### What to do
(a) In the exhibit post, rewrite the passage starting at "Al-Mutanabbi Street is" and ending at "to the bombing.", updating "cafes" to "coffeehouses".
(b) Answer from the exhibit post:
(i) On what date did the bombing on Al-Mutanabbi Street take place?
(ii) Who started the Al-Mutanabbi Inventory project?
(iii) How many people were killed in the bombing?
--- Start Page excerpt ---
Last week I had the privilege along with Rochelle Monner, MalPina Chan and Deborah Commodore (all members of the Puget Sound Book Artists organization) to unpack and set-up the Al-Mutanabbi Starts Here book exhibit. This is a remarkable show of over 52 books from the collection of over 200 books that are part of the Al-Mutanabbi Inventory project. This project was started by poet and artist, Beau Beausoleil as a response to a bombing that took place March 5, 2007 in Al-Mutanabbi Street in Baghdad.
Al-Mutanabbi Street is in a mixed Shia-Sunni area. More than 30 people were killed and more than 100 were wounded. Al-Mutanabbi Street, the historic center of Baghdad bookselling, holds bookstores and outdoor bookstalls, cafes, stationery shops, and even tea and tobacco shops. It has been the heart and soul of the Baghdad literary and intellectual community. An Inventory of Al-Mutanabbi Street represents over 200 handmade books made by artists and poets in response to the bombing.
--- End Page excerpt ---
--- Start Data rows ---
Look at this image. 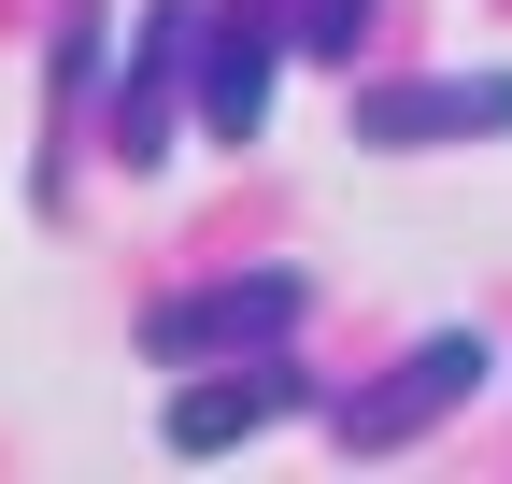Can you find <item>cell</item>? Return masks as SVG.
I'll return each instance as SVG.
<instances>
[{"instance_id":"6da1fadb","label":"cell","mask_w":512,"mask_h":484,"mask_svg":"<svg viewBox=\"0 0 512 484\" xmlns=\"http://www.w3.org/2000/svg\"><path fill=\"white\" fill-rule=\"evenodd\" d=\"M484 371H498V342H484V328H413V342H399V371L356 385V399L328 413V442H342V456H413L441 413H470V399H484Z\"/></svg>"},{"instance_id":"7a4b0ae2","label":"cell","mask_w":512,"mask_h":484,"mask_svg":"<svg viewBox=\"0 0 512 484\" xmlns=\"http://www.w3.org/2000/svg\"><path fill=\"white\" fill-rule=\"evenodd\" d=\"M299 314H313V271H228V285H185V299H157V314H143V356H157V371L271 356V342H299Z\"/></svg>"},{"instance_id":"3957f363","label":"cell","mask_w":512,"mask_h":484,"mask_svg":"<svg viewBox=\"0 0 512 484\" xmlns=\"http://www.w3.org/2000/svg\"><path fill=\"white\" fill-rule=\"evenodd\" d=\"M342 129L370 157H456V143H512V57L484 72H399V86H356Z\"/></svg>"},{"instance_id":"277c9868","label":"cell","mask_w":512,"mask_h":484,"mask_svg":"<svg viewBox=\"0 0 512 484\" xmlns=\"http://www.w3.org/2000/svg\"><path fill=\"white\" fill-rule=\"evenodd\" d=\"M200 15L214 0H143V15H128V72L100 100V157L114 171H157L171 157V100L200 86Z\"/></svg>"},{"instance_id":"5b68a950","label":"cell","mask_w":512,"mask_h":484,"mask_svg":"<svg viewBox=\"0 0 512 484\" xmlns=\"http://www.w3.org/2000/svg\"><path fill=\"white\" fill-rule=\"evenodd\" d=\"M313 413V371L271 342V356H214V371H171V413H157V442L171 456H228V442H271Z\"/></svg>"},{"instance_id":"8992f818","label":"cell","mask_w":512,"mask_h":484,"mask_svg":"<svg viewBox=\"0 0 512 484\" xmlns=\"http://www.w3.org/2000/svg\"><path fill=\"white\" fill-rule=\"evenodd\" d=\"M271 43H285L271 0L200 15V129H214V143H256V129H271Z\"/></svg>"},{"instance_id":"52a82bcc","label":"cell","mask_w":512,"mask_h":484,"mask_svg":"<svg viewBox=\"0 0 512 484\" xmlns=\"http://www.w3.org/2000/svg\"><path fill=\"white\" fill-rule=\"evenodd\" d=\"M356 15H370V0H299V29H285V43H313V57H342V43H356Z\"/></svg>"}]
</instances>
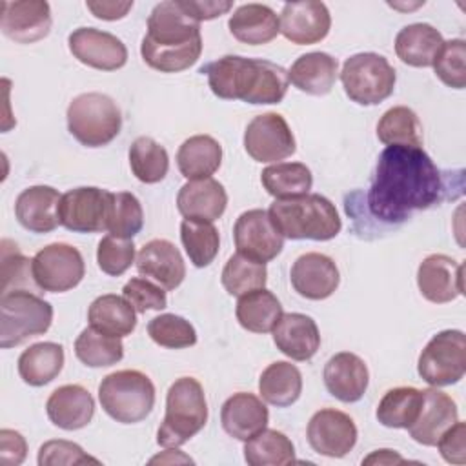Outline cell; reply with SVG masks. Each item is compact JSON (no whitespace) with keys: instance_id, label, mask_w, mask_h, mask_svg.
Masks as SVG:
<instances>
[{"instance_id":"cell-1","label":"cell","mask_w":466,"mask_h":466,"mask_svg":"<svg viewBox=\"0 0 466 466\" xmlns=\"http://www.w3.org/2000/svg\"><path fill=\"white\" fill-rule=\"evenodd\" d=\"M439 167L422 147L386 146L377 158L368 191L370 213L388 224H400L413 211L444 198Z\"/></svg>"},{"instance_id":"cell-2","label":"cell","mask_w":466,"mask_h":466,"mask_svg":"<svg viewBox=\"0 0 466 466\" xmlns=\"http://www.w3.org/2000/svg\"><path fill=\"white\" fill-rule=\"evenodd\" d=\"M200 53V24L180 7L178 0L157 4L140 44L144 62L160 73H178L191 67Z\"/></svg>"},{"instance_id":"cell-3","label":"cell","mask_w":466,"mask_h":466,"mask_svg":"<svg viewBox=\"0 0 466 466\" xmlns=\"http://www.w3.org/2000/svg\"><path fill=\"white\" fill-rule=\"evenodd\" d=\"M208 84L215 96L224 100H242L246 104H279L288 91V71L262 58L224 55L206 64Z\"/></svg>"},{"instance_id":"cell-4","label":"cell","mask_w":466,"mask_h":466,"mask_svg":"<svg viewBox=\"0 0 466 466\" xmlns=\"http://www.w3.org/2000/svg\"><path fill=\"white\" fill-rule=\"evenodd\" d=\"M268 213L279 233L291 240H331L342 228L335 204L319 193L279 198Z\"/></svg>"},{"instance_id":"cell-5","label":"cell","mask_w":466,"mask_h":466,"mask_svg":"<svg viewBox=\"0 0 466 466\" xmlns=\"http://www.w3.org/2000/svg\"><path fill=\"white\" fill-rule=\"evenodd\" d=\"M208 422V402L202 384L193 377L177 379L166 395V415L157 431L164 448H178Z\"/></svg>"},{"instance_id":"cell-6","label":"cell","mask_w":466,"mask_h":466,"mask_svg":"<svg viewBox=\"0 0 466 466\" xmlns=\"http://www.w3.org/2000/svg\"><path fill=\"white\" fill-rule=\"evenodd\" d=\"M102 410L122 424L144 420L155 406V386L138 370H120L106 375L98 386Z\"/></svg>"},{"instance_id":"cell-7","label":"cell","mask_w":466,"mask_h":466,"mask_svg":"<svg viewBox=\"0 0 466 466\" xmlns=\"http://www.w3.org/2000/svg\"><path fill=\"white\" fill-rule=\"evenodd\" d=\"M67 129L86 147L109 144L122 127L116 102L104 93H82L67 107Z\"/></svg>"},{"instance_id":"cell-8","label":"cell","mask_w":466,"mask_h":466,"mask_svg":"<svg viewBox=\"0 0 466 466\" xmlns=\"http://www.w3.org/2000/svg\"><path fill=\"white\" fill-rule=\"evenodd\" d=\"M53 322V306L38 293L18 289L0 299V348L18 346L44 335Z\"/></svg>"},{"instance_id":"cell-9","label":"cell","mask_w":466,"mask_h":466,"mask_svg":"<svg viewBox=\"0 0 466 466\" xmlns=\"http://www.w3.org/2000/svg\"><path fill=\"white\" fill-rule=\"evenodd\" d=\"M340 82L350 100L360 106H375L393 93L397 73L382 55L357 53L346 58Z\"/></svg>"},{"instance_id":"cell-10","label":"cell","mask_w":466,"mask_h":466,"mask_svg":"<svg viewBox=\"0 0 466 466\" xmlns=\"http://www.w3.org/2000/svg\"><path fill=\"white\" fill-rule=\"evenodd\" d=\"M417 371L433 388L457 384L466 373V337L461 329H444L430 339L419 355Z\"/></svg>"},{"instance_id":"cell-11","label":"cell","mask_w":466,"mask_h":466,"mask_svg":"<svg viewBox=\"0 0 466 466\" xmlns=\"http://www.w3.org/2000/svg\"><path fill=\"white\" fill-rule=\"evenodd\" d=\"M113 197L115 193L95 186L69 189L62 195L58 204L60 226L75 233L106 231L109 226Z\"/></svg>"},{"instance_id":"cell-12","label":"cell","mask_w":466,"mask_h":466,"mask_svg":"<svg viewBox=\"0 0 466 466\" xmlns=\"http://www.w3.org/2000/svg\"><path fill=\"white\" fill-rule=\"evenodd\" d=\"M84 273L82 253L66 242L47 244L33 257V279L42 291H69L80 284Z\"/></svg>"},{"instance_id":"cell-13","label":"cell","mask_w":466,"mask_h":466,"mask_svg":"<svg viewBox=\"0 0 466 466\" xmlns=\"http://www.w3.org/2000/svg\"><path fill=\"white\" fill-rule=\"evenodd\" d=\"M244 149L255 162H277L297 149L295 137L279 113L257 115L244 131Z\"/></svg>"},{"instance_id":"cell-14","label":"cell","mask_w":466,"mask_h":466,"mask_svg":"<svg viewBox=\"0 0 466 466\" xmlns=\"http://www.w3.org/2000/svg\"><path fill=\"white\" fill-rule=\"evenodd\" d=\"M233 237L237 253L262 264L273 260L284 248V237L266 209H248L238 215L233 226Z\"/></svg>"},{"instance_id":"cell-15","label":"cell","mask_w":466,"mask_h":466,"mask_svg":"<svg viewBox=\"0 0 466 466\" xmlns=\"http://www.w3.org/2000/svg\"><path fill=\"white\" fill-rule=\"evenodd\" d=\"M308 442L319 455L340 459L357 444V426L353 419L335 408H322L308 422Z\"/></svg>"},{"instance_id":"cell-16","label":"cell","mask_w":466,"mask_h":466,"mask_svg":"<svg viewBox=\"0 0 466 466\" xmlns=\"http://www.w3.org/2000/svg\"><path fill=\"white\" fill-rule=\"evenodd\" d=\"M67 44L71 55L93 69L115 71L124 67L127 62V49L124 42L107 31L78 27L69 35Z\"/></svg>"},{"instance_id":"cell-17","label":"cell","mask_w":466,"mask_h":466,"mask_svg":"<svg viewBox=\"0 0 466 466\" xmlns=\"http://www.w3.org/2000/svg\"><path fill=\"white\" fill-rule=\"evenodd\" d=\"M51 7L46 0H16L2 2L0 29L18 44H33L51 31Z\"/></svg>"},{"instance_id":"cell-18","label":"cell","mask_w":466,"mask_h":466,"mask_svg":"<svg viewBox=\"0 0 466 466\" xmlns=\"http://www.w3.org/2000/svg\"><path fill=\"white\" fill-rule=\"evenodd\" d=\"M280 33L297 46H309L324 40L331 27V15L324 2H288L280 13Z\"/></svg>"},{"instance_id":"cell-19","label":"cell","mask_w":466,"mask_h":466,"mask_svg":"<svg viewBox=\"0 0 466 466\" xmlns=\"http://www.w3.org/2000/svg\"><path fill=\"white\" fill-rule=\"evenodd\" d=\"M417 286L433 304L451 302L464 293L462 264L448 255L431 253L419 264Z\"/></svg>"},{"instance_id":"cell-20","label":"cell","mask_w":466,"mask_h":466,"mask_svg":"<svg viewBox=\"0 0 466 466\" xmlns=\"http://www.w3.org/2000/svg\"><path fill=\"white\" fill-rule=\"evenodd\" d=\"M289 280L300 297L309 300H324L339 288L340 275L333 258L324 253L309 251L293 262Z\"/></svg>"},{"instance_id":"cell-21","label":"cell","mask_w":466,"mask_h":466,"mask_svg":"<svg viewBox=\"0 0 466 466\" xmlns=\"http://www.w3.org/2000/svg\"><path fill=\"white\" fill-rule=\"evenodd\" d=\"M137 269L167 291L178 288L186 277V264L178 248L166 238H153L140 248Z\"/></svg>"},{"instance_id":"cell-22","label":"cell","mask_w":466,"mask_h":466,"mask_svg":"<svg viewBox=\"0 0 466 466\" xmlns=\"http://www.w3.org/2000/svg\"><path fill=\"white\" fill-rule=\"evenodd\" d=\"M459 420L455 400L437 388L422 390V406L417 420L408 428L410 437L422 446H435L441 435Z\"/></svg>"},{"instance_id":"cell-23","label":"cell","mask_w":466,"mask_h":466,"mask_svg":"<svg viewBox=\"0 0 466 466\" xmlns=\"http://www.w3.org/2000/svg\"><path fill=\"white\" fill-rule=\"evenodd\" d=\"M370 371L366 362L350 351L335 353L324 366L326 390L342 402H357L368 390Z\"/></svg>"},{"instance_id":"cell-24","label":"cell","mask_w":466,"mask_h":466,"mask_svg":"<svg viewBox=\"0 0 466 466\" xmlns=\"http://www.w3.org/2000/svg\"><path fill=\"white\" fill-rule=\"evenodd\" d=\"M269 420V411L262 399L253 393L238 391L226 399L220 410V422L228 435L248 441L260 433Z\"/></svg>"},{"instance_id":"cell-25","label":"cell","mask_w":466,"mask_h":466,"mask_svg":"<svg viewBox=\"0 0 466 466\" xmlns=\"http://www.w3.org/2000/svg\"><path fill=\"white\" fill-rule=\"evenodd\" d=\"M62 195L51 186H31L15 202V215L22 228L33 233H49L58 224V204Z\"/></svg>"},{"instance_id":"cell-26","label":"cell","mask_w":466,"mask_h":466,"mask_svg":"<svg viewBox=\"0 0 466 466\" xmlns=\"http://www.w3.org/2000/svg\"><path fill=\"white\" fill-rule=\"evenodd\" d=\"M46 411L55 426L66 431H75L91 422L95 415V400L84 386L64 384L49 395Z\"/></svg>"},{"instance_id":"cell-27","label":"cell","mask_w":466,"mask_h":466,"mask_svg":"<svg viewBox=\"0 0 466 466\" xmlns=\"http://www.w3.org/2000/svg\"><path fill=\"white\" fill-rule=\"evenodd\" d=\"M275 346L293 360H309L320 348L315 320L304 313H282L273 328Z\"/></svg>"},{"instance_id":"cell-28","label":"cell","mask_w":466,"mask_h":466,"mask_svg":"<svg viewBox=\"0 0 466 466\" xmlns=\"http://www.w3.org/2000/svg\"><path fill=\"white\" fill-rule=\"evenodd\" d=\"M228 206V193L215 178L187 180L178 195L177 208L184 218H198L213 222L220 218Z\"/></svg>"},{"instance_id":"cell-29","label":"cell","mask_w":466,"mask_h":466,"mask_svg":"<svg viewBox=\"0 0 466 466\" xmlns=\"http://www.w3.org/2000/svg\"><path fill=\"white\" fill-rule=\"evenodd\" d=\"M339 76V62L335 56L313 51L300 55L288 71L289 82L302 93L322 96L328 95Z\"/></svg>"},{"instance_id":"cell-30","label":"cell","mask_w":466,"mask_h":466,"mask_svg":"<svg viewBox=\"0 0 466 466\" xmlns=\"http://www.w3.org/2000/svg\"><path fill=\"white\" fill-rule=\"evenodd\" d=\"M229 33L242 44L260 46L271 42L280 33L277 13L264 4H244L228 20Z\"/></svg>"},{"instance_id":"cell-31","label":"cell","mask_w":466,"mask_h":466,"mask_svg":"<svg viewBox=\"0 0 466 466\" xmlns=\"http://www.w3.org/2000/svg\"><path fill=\"white\" fill-rule=\"evenodd\" d=\"M444 40L430 24L417 22L404 25L395 36V53L400 62L411 67H430L439 55Z\"/></svg>"},{"instance_id":"cell-32","label":"cell","mask_w":466,"mask_h":466,"mask_svg":"<svg viewBox=\"0 0 466 466\" xmlns=\"http://www.w3.org/2000/svg\"><path fill=\"white\" fill-rule=\"evenodd\" d=\"M222 162V146L209 135L186 138L177 151V166L184 178H209Z\"/></svg>"},{"instance_id":"cell-33","label":"cell","mask_w":466,"mask_h":466,"mask_svg":"<svg viewBox=\"0 0 466 466\" xmlns=\"http://www.w3.org/2000/svg\"><path fill=\"white\" fill-rule=\"evenodd\" d=\"M89 326L111 337H127L137 326V311L126 297L106 293L96 297L87 309Z\"/></svg>"},{"instance_id":"cell-34","label":"cell","mask_w":466,"mask_h":466,"mask_svg":"<svg viewBox=\"0 0 466 466\" xmlns=\"http://www.w3.org/2000/svg\"><path fill=\"white\" fill-rule=\"evenodd\" d=\"M64 368V348L56 342H36L18 357V375L29 386H46Z\"/></svg>"},{"instance_id":"cell-35","label":"cell","mask_w":466,"mask_h":466,"mask_svg":"<svg viewBox=\"0 0 466 466\" xmlns=\"http://www.w3.org/2000/svg\"><path fill=\"white\" fill-rule=\"evenodd\" d=\"M258 393L262 400H266L271 406H291L302 393V375L299 368L286 360L271 362L260 373Z\"/></svg>"},{"instance_id":"cell-36","label":"cell","mask_w":466,"mask_h":466,"mask_svg":"<svg viewBox=\"0 0 466 466\" xmlns=\"http://www.w3.org/2000/svg\"><path fill=\"white\" fill-rule=\"evenodd\" d=\"M235 315L244 329L251 333H268L273 331L282 317V306L269 289L260 288L238 297Z\"/></svg>"},{"instance_id":"cell-37","label":"cell","mask_w":466,"mask_h":466,"mask_svg":"<svg viewBox=\"0 0 466 466\" xmlns=\"http://www.w3.org/2000/svg\"><path fill=\"white\" fill-rule=\"evenodd\" d=\"M260 182L264 189L279 200L309 193L313 175L302 162H277L262 171Z\"/></svg>"},{"instance_id":"cell-38","label":"cell","mask_w":466,"mask_h":466,"mask_svg":"<svg viewBox=\"0 0 466 466\" xmlns=\"http://www.w3.org/2000/svg\"><path fill=\"white\" fill-rule=\"evenodd\" d=\"M244 459L249 466H286L295 462V446L288 435L264 428L244 444Z\"/></svg>"},{"instance_id":"cell-39","label":"cell","mask_w":466,"mask_h":466,"mask_svg":"<svg viewBox=\"0 0 466 466\" xmlns=\"http://www.w3.org/2000/svg\"><path fill=\"white\" fill-rule=\"evenodd\" d=\"M422 391L413 386L388 390L377 406V420L386 428L408 430L419 417Z\"/></svg>"},{"instance_id":"cell-40","label":"cell","mask_w":466,"mask_h":466,"mask_svg":"<svg viewBox=\"0 0 466 466\" xmlns=\"http://www.w3.org/2000/svg\"><path fill=\"white\" fill-rule=\"evenodd\" d=\"M377 137L386 146L422 147V124L413 109L395 106L380 116L377 124Z\"/></svg>"},{"instance_id":"cell-41","label":"cell","mask_w":466,"mask_h":466,"mask_svg":"<svg viewBox=\"0 0 466 466\" xmlns=\"http://www.w3.org/2000/svg\"><path fill=\"white\" fill-rule=\"evenodd\" d=\"M75 355L89 368H106L122 360L124 344L122 339L87 326L75 340Z\"/></svg>"},{"instance_id":"cell-42","label":"cell","mask_w":466,"mask_h":466,"mask_svg":"<svg viewBox=\"0 0 466 466\" xmlns=\"http://www.w3.org/2000/svg\"><path fill=\"white\" fill-rule=\"evenodd\" d=\"M180 238L191 264L197 268L209 266L220 248L218 229L208 220L184 218L180 224Z\"/></svg>"},{"instance_id":"cell-43","label":"cell","mask_w":466,"mask_h":466,"mask_svg":"<svg viewBox=\"0 0 466 466\" xmlns=\"http://www.w3.org/2000/svg\"><path fill=\"white\" fill-rule=\"evenodd\" d=\"M129 166L133 175L144 184L160 182L169 169V157L164 146L151 137H138L129 147Z\"/></svg>"},{"instance_id":"cell-44","label":"cell","mask_w":466,"mask_h":466,"mask_svg":"<svg viewBox=\"0 0 466 466\" xmlns=\"http://www.w3.org/2000/svg\"><path fill=\"white\" fill-rule=\"evenodd\" d=\"M266 279H268L266 264L255 262L240 253H235L228 258L220 275L224 289L233 297H240L253 289L264 288Z\"/></svg>"},{"instance_id":"cell-45","label":"cell","mask_w":466,"mask_h":466,"mask_svg":"<svg viewBox=\"0 0 466 466\" xmlns=\"http://www.w3.org/2000/svg\"><path fill=\"white\" fill-rule=\"evenodd\" d=\"M18 289L42 291L33 279V258L24 257L11 240H2V293Z\"/></svg>"},{"instance_id":"cell-46","label":"cell","mask_w":466,"mask_h":466,"mask_svg":"<svg viewBox=\"0 0 466 466\" xmlns=\"http://www.w3.org/2000/svg\"><path fill=\"white\" fill-rule=\"evenodd\" d=\"M147 335L162 348L180 350L197 342V331L189 320L175 313H162L149 320Z\"/></svg>"},{"instance_id":"cell-47","label":"cell","mask_w":466,"mask_h":466,"mask_svg":"<svg viewBox=\"0 0 466 466\" xmlns=\"http://www.w3.org/2000/svg\"><path fill=\"white\" fill-rule=\"evenodd\" d=\"M144 226V211L138 198L129 191H118L113 197V208L107 231L115 237L133 238Z\"/></svg>"},{"instance_id":"cell-48","label":"cell","mask_w":466,"mask_h":466,"mask_svg":"<svg viewBox=\"0 0 466 466\" xmlns=\"http://www.w3.org/2000/svg\"><path fill=\"white\" fill-rule=\"evenodd\" d=\"M466 42L462 38L446 40L433 60L435 75L453 89L466 86Z\"/></svg>"},{"instance_id":"cell-49","label":"cell","mask_w":466,"mask_h":466,"mask_svg":"<svg viewBox=\"0 0 466 466\" xmlns=\"http://www.w3.org/2000/svg\"><path fill=\"white\" fill-rule=\"evenodd\" d=\"M98 268L111 277H120L135 262V244L131 238L106 235L96 248Z\"/></svg>"},{"instance_id":"cell-50","label":"cell","mask_w":466,"mask_h":466,"mask_svg":"<svg viewBox=\"0 0 466 466\" xmlns=\"http://www.w3.org/2000/svg\"><path fill=\"white\" fill-rule=\"evenodd\" d=\"M122 295L138 313H146L147 309L160 311L167 306L166 289L146 277L129 279L122 288Z\"/></svg>"},{"instance_id":"cell-51","label":"cell","mask_w":466,"mask_h":466,"mask_svg":"<svg viewBox=\"0 0 466 466\" xmlns=\"http://www.w3.org/2000/svg\"><path fill=\"white\" fill-rule=\"evenodd\" d=\"M98 464L100 461L87 455L82 446L71 441H47L38 450L40 466H69V464Z\"/></svg>"},{"instance_id":"cell-52","label":"cell","mask_w":466,"mask_h":466,"mask_svg":"<svg viewBox=\"0 0 466 466\" xmlns=\"http://www.w3.org/2000/svg\"><path fill=\"white\" fill-rule=\"evenodd\" d=\"M442 455V459L450 464H464L466 462V424L457 420L451 424L435 444Z\"/></svg>"},{"instance_id":"cell-53","label":"cell","mask_w":466,"mask_h":466,"mask_svg":"<svg viewBox=\"0 0 466 466\" xmlns=\"http://www.w3.org/2000/svg\"><path fill=\"white\" fill-rule=\"evenodd\" d=\"M27 455V444L22 433L4 428L0 431V462L4 466H18Z\"/></svg>"},{"instance_id":"cell-54","label":"cell","mask_w":466,"mask_h":466,"mask_svg":"<svg viewBox=\"0 0 466 466\" xmlns=\"http://www.w3.org/2000/svg\"><path fill=\"white\" fill-rule=\"evenodd\" d=\"M180 7L195 20V22H202V20H213L224 13H228L233 7V2L224 0V2H193V0H178Z\"/></svg>"},{"instance_id":"cell-55","label":"cell","mask_w":466,"mask_h":466,"mask_svg":"<svg viewBox=\"0 0 466 466\" xmlns=\"http://www.w3.org/2000/svg\"><path fill=\"white\" fill-rule=\"evenodd\" d=\"M86 7L102 20H118L127 15V11L133 7L131 2H86Z\"/></svg>"},{"instance_id":"cell-56","label":"cell","mask_w":466,"mask_h":466,"mask_svg":"<svg viewBox=\"0 0 466 466\" xmlns=\"http://www.w3.org/2000/svg\"><path fill=\"white\" fill-rule=\"evenodd\" d=\"M404 462V459L395 450H375L371 455H368L362 464H397Z\"/></svg>"}]
</instances>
--- End Data rows ---
### Results for the exercise
(a)
Al-Mutanabbi Street is in a mixed Shia-Sunni area. More than 30 people were killed and more than 100 were wounded. Al-Mutanabbi Street, the historic center of Baghdad bookselling, holds bookstores and outdoor bookstalls, coffeehouses, stationery shops, and even tea and tobacco shops. It has been the heart and soul of the Baghdad literary and intellectual community. An Inventory of Al-Mutanabbi Street represents over 200 handmade books made by artists and poets in response to the bombing.

(b)
(i) March 5, 2007
(ii) Poet and artist Beau Beausoleil
(iii) More than 30